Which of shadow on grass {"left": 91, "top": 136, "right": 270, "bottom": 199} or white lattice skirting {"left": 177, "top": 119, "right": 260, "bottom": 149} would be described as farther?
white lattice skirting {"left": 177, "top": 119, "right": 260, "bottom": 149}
==
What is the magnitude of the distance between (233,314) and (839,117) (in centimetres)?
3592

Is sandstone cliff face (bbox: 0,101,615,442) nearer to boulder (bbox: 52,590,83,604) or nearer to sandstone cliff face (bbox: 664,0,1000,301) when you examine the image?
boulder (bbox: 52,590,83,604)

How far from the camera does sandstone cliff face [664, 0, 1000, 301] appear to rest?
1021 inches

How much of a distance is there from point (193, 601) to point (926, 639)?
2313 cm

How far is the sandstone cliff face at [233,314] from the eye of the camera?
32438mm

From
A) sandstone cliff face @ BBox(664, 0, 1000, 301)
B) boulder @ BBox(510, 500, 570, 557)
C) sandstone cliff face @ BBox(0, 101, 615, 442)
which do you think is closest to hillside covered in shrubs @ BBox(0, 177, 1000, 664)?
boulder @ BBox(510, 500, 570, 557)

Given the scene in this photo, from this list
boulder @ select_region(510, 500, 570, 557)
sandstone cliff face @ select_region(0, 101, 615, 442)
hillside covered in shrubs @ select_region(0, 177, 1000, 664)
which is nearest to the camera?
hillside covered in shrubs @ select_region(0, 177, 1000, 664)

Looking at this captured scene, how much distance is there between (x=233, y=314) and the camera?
* * *
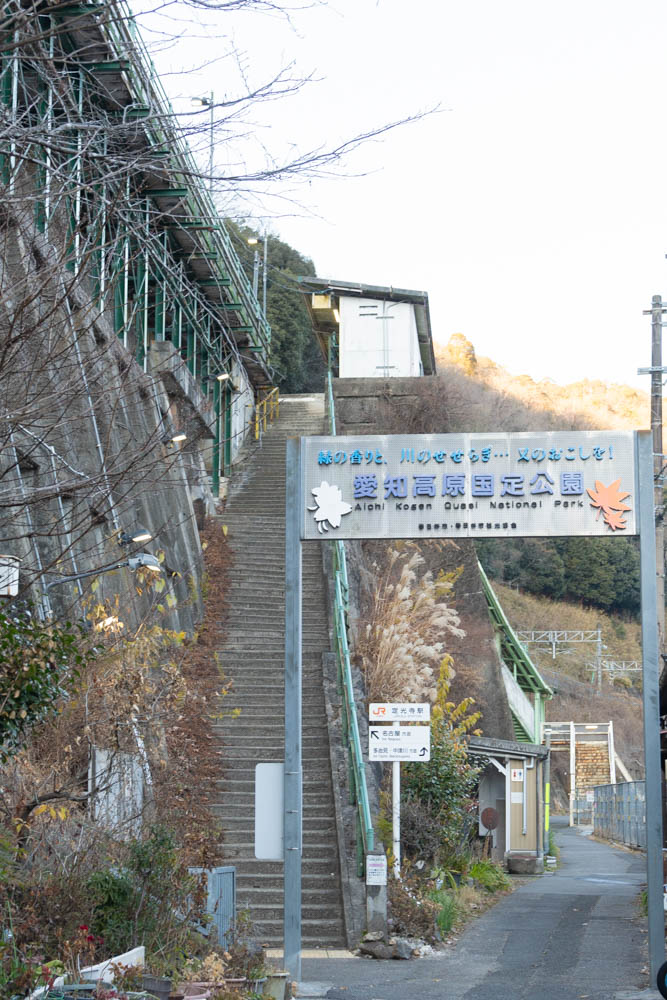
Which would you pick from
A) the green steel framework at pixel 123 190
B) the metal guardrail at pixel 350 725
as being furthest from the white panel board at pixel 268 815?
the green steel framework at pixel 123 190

* **题目**: 数一数上面的条目中有几行含有字符串“bottom”，区分大小写，只写出行数。

* **本题解答**: 2